:: DATA RECORDS ::
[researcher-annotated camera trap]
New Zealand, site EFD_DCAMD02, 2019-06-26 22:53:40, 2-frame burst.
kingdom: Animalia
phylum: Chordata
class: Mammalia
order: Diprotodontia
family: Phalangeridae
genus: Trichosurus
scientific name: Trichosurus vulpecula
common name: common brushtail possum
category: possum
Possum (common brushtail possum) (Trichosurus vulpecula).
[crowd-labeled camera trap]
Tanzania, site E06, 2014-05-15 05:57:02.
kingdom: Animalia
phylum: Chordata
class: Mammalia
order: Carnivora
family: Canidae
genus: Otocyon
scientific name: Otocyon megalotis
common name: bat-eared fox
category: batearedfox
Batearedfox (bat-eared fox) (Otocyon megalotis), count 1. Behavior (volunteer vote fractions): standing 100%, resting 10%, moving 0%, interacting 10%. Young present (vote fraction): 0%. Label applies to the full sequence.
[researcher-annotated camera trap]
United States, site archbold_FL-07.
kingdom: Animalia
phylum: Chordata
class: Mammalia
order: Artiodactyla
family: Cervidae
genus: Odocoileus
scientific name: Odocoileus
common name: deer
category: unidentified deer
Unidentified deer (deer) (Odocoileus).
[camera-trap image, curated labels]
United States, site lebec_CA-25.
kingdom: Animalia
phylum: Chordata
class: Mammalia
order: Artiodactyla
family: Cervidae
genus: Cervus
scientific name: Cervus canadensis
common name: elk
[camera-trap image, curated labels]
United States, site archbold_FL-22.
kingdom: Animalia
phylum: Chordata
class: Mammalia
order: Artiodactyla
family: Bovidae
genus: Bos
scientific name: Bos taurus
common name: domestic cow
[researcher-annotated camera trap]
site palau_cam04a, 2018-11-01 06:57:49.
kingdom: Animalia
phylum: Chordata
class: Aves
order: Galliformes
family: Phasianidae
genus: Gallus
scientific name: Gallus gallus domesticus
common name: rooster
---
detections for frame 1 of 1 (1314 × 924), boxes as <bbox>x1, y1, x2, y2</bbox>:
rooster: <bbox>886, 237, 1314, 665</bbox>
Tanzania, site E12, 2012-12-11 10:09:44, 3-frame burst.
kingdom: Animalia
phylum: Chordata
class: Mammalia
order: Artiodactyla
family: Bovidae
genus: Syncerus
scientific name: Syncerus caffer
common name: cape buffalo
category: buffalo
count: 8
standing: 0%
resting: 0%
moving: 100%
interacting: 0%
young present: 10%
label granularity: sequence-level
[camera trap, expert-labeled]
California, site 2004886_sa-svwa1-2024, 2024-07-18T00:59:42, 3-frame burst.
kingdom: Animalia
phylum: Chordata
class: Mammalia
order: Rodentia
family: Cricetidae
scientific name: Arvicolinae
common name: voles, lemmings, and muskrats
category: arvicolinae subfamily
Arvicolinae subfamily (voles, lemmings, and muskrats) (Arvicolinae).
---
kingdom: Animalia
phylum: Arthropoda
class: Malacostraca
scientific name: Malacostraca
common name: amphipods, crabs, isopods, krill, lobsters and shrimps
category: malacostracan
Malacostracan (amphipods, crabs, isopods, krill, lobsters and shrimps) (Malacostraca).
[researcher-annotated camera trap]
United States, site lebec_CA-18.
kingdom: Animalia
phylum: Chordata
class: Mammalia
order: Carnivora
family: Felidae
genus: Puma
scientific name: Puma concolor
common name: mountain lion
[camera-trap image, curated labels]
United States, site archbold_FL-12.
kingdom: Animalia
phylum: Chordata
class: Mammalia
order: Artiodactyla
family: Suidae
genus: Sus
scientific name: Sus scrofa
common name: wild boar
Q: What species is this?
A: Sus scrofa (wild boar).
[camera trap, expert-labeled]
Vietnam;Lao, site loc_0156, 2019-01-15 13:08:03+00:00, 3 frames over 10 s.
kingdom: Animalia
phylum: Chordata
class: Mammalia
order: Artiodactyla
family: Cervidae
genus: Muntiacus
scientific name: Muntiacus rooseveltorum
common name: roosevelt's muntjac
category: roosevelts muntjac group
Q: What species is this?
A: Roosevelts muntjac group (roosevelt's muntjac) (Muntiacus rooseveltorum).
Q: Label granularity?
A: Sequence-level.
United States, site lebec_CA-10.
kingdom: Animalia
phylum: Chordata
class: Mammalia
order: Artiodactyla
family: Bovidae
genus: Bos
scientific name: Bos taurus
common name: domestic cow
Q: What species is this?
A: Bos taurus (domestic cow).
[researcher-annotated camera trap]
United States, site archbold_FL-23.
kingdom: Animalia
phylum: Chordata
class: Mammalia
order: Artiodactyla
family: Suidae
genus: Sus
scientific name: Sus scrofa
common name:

:: TASK DESCRIPTION ::
Count how many of the lines in the material include the word "Tanzania", and state that number without anything else.

:: WRITTEN SOLUTION ::
2